В углу гостиной я давно замечал чрезвычайно взволнованного гимназиста, который всё порывался что-то сказать, но только краснел, пыжился, мычал какие-то неудобопонятные междометия да беспощадно теребил свой вихор, торчавший над самым его лбом. Он иногда вскакивал как дождевой пузырь на воде, довольно задорно подходил к нам, но когда все к нему обращались недоумело и вопросительно, гимназист вдруг отступал в угол и смирно садился на стул. Наконец, когда кто-то уж очень непочтительно прошёлся насчёт Анфисы, юношу точно что-то вверх вздёрнуло. Он нелепо взмахнул неуклюжими как лапы у щенка руками и в самое лицо говорившему крикнул:

– Неправда-с!

– Что? – удивился тот.

– Всё, всё неправда-с!.. Одна выдумка и… и подлость!

– Позвольте… Да вы-то кто такой?

Гимназист струсил и стал было опять отступать в угол.

– Что с вами, Игнашенька? – удивлённо спросил его хозяин.

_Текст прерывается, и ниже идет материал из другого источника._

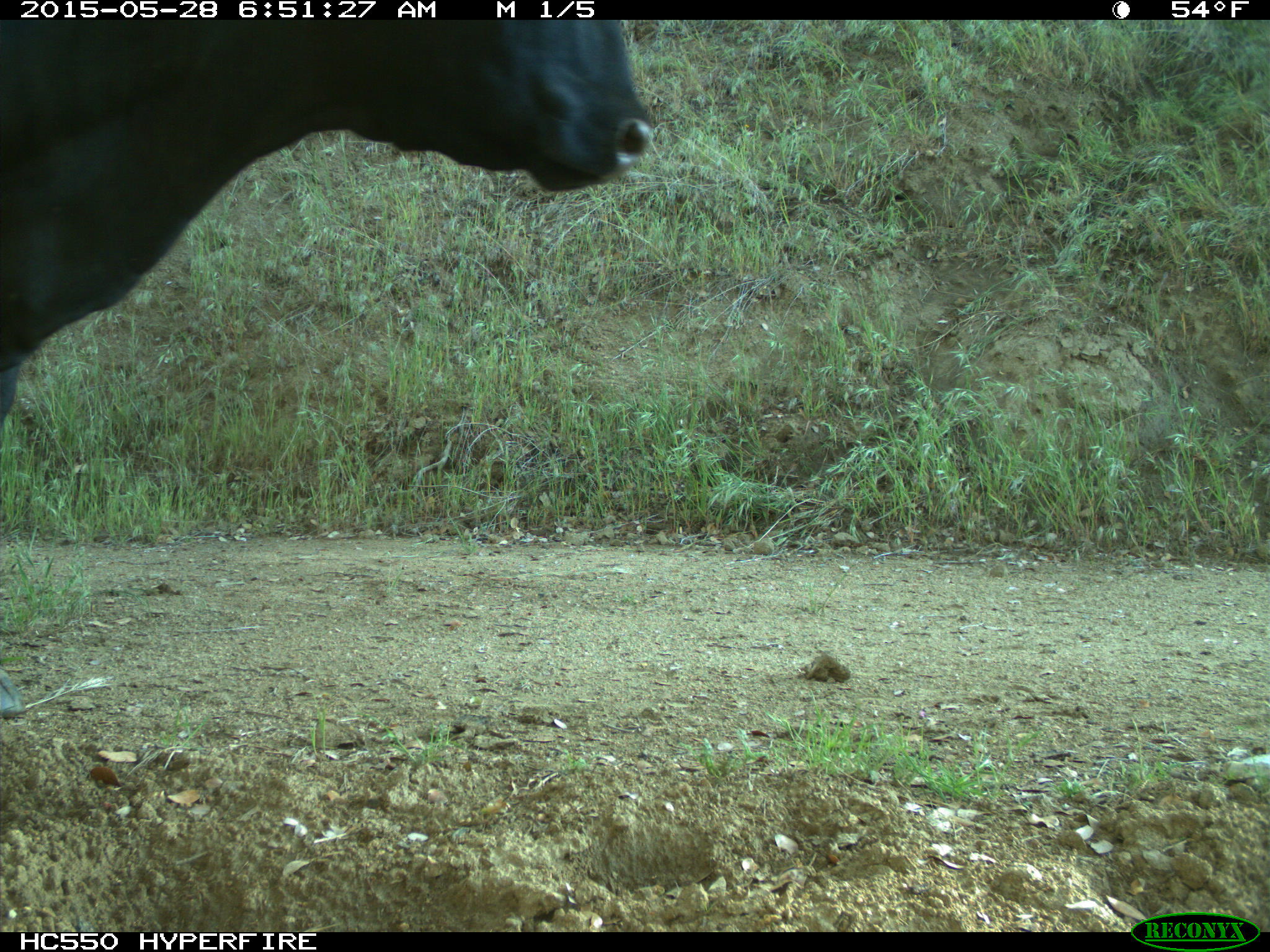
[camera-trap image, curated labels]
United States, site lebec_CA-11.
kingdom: Animalia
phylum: Chordata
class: Mammalia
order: Artiodactyla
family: Bovidae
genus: Bos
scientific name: Bos taurus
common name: domestic cow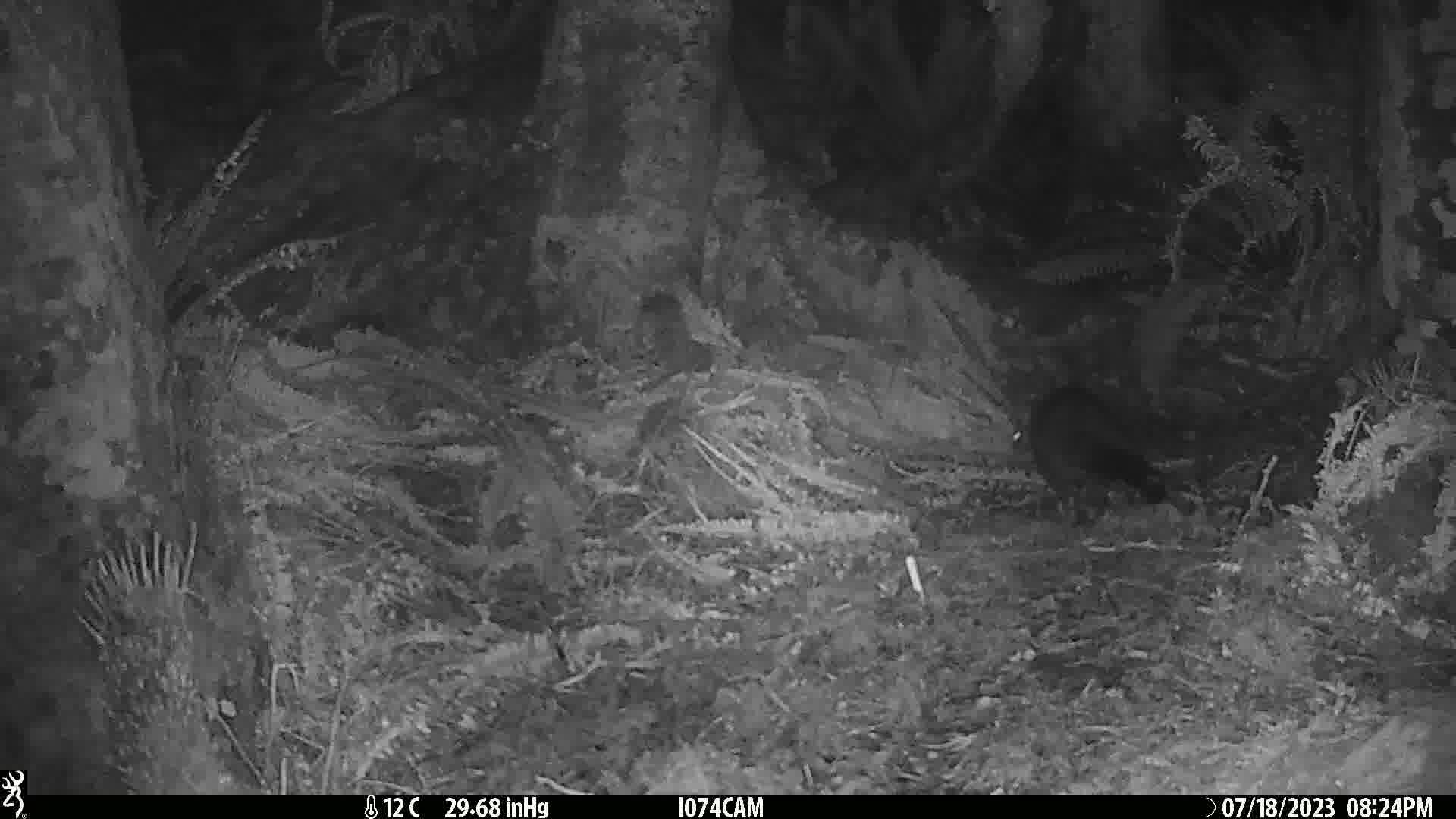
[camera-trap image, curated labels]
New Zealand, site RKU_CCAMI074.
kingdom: Animalia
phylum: Chordata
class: Mammalia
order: Diprotodontia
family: Phalangeridae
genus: Trichosurus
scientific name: Trichosurus vulpecula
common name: common brushtail possum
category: possum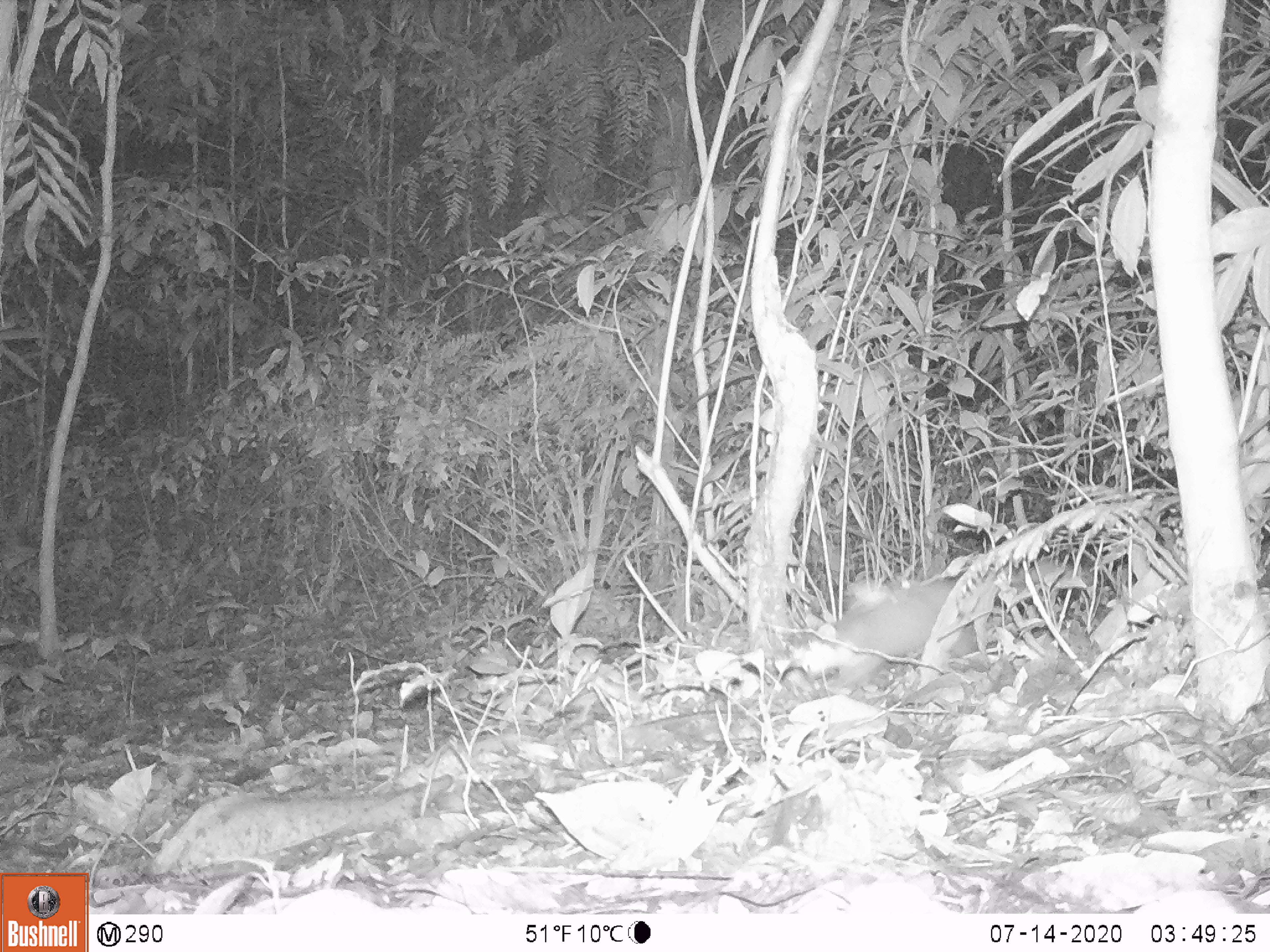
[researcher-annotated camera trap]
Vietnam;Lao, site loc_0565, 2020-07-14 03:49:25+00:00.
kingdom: Animalia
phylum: Chordata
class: Mammalia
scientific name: Mammalia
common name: mammal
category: unidentified small mammal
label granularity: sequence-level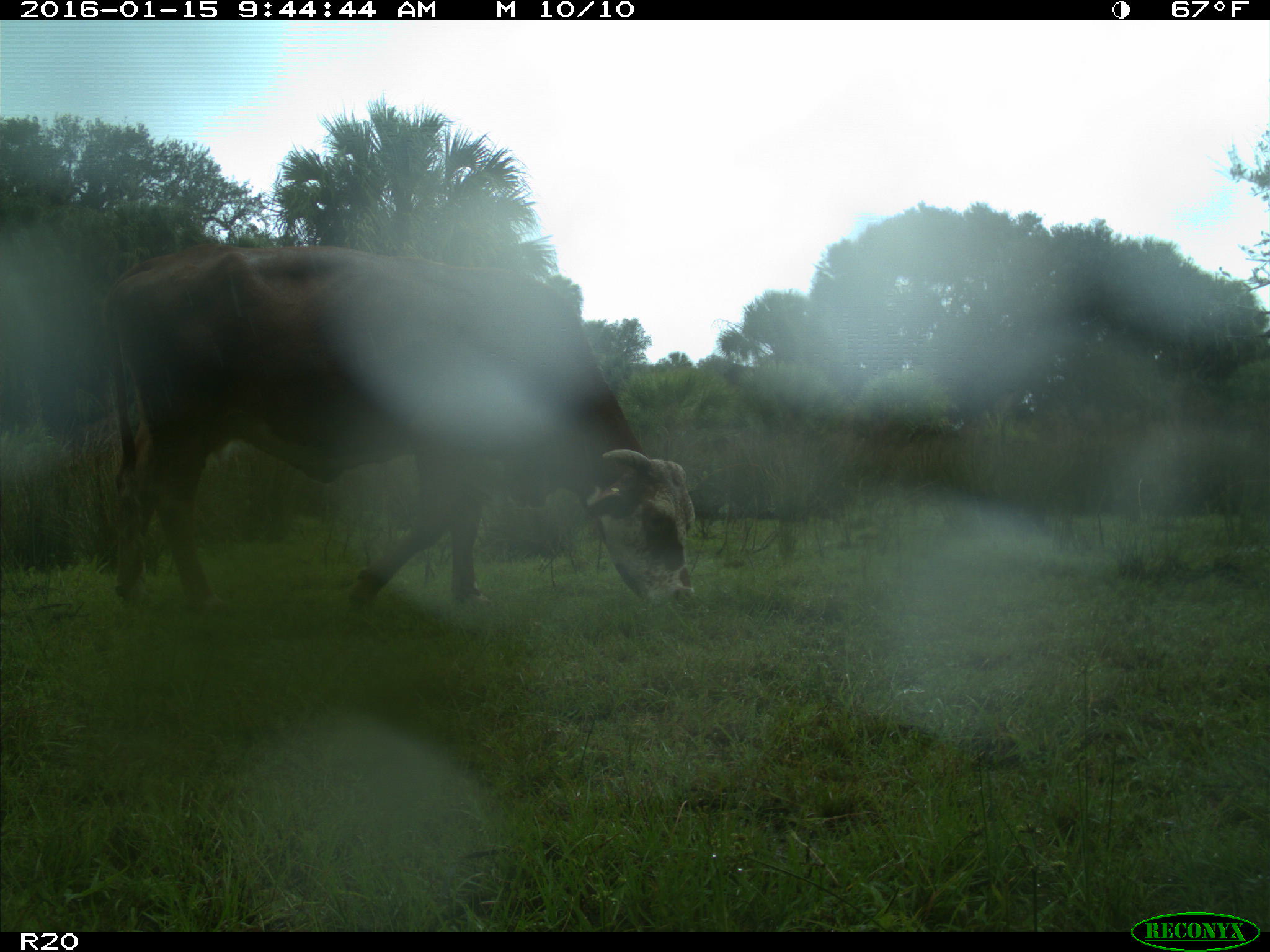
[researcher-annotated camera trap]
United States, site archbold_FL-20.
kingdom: Animalia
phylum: Chordata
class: Mammalia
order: Artiodactyla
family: Bovidae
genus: Bos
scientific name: Bos taurus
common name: domestic cow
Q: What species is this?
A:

– Я… я ничего… А только зачем же они?

– Позвольте. Господа, это репетитор моего Воли… Скромнейший из гимназистов. Какая это вас, Игнашенька, блоха укусила?

– Так.

Он опять затеребил непокорный чуб и мрачно смотрел на нас.

– И что вам эта самая Анфиска?

– Всё-с! – вдруг каким-то надтреснутым, задорным тенорком выкрикнул он.

Я даже вздрогнул. Точно неожиданно стакан разбили над самым ухом.

– Как всё-с?

– А так. И не Анфиска, а Анфиса Гордеевна…

– Да говорите, батюшка. Свои не съедят вас.

– Она мне истинною благодетельницей была.

– Вот те и на!

– Потому что без неё я бы погиб. И не только гимназии бы мне не продолжать, а хотя в петлю-с.

– Да из-за чего это, Игнашенька? Объяснитесь вы по-человечески, ради Христа. Как это вам пропадать приходилось, и при чём тут Анфиса… ну, хоть Гордеевна, что ли?

– При всём… Она меня на улице подобрала, когда меня дядя выгнал.

– Вас… такого скромного? За что?

– За Барбосские острова и за фрукт гуайяву.

Мы все так и вскочили.

– Да объяснитесь вы, наконец, толком, чёрт вас возьми!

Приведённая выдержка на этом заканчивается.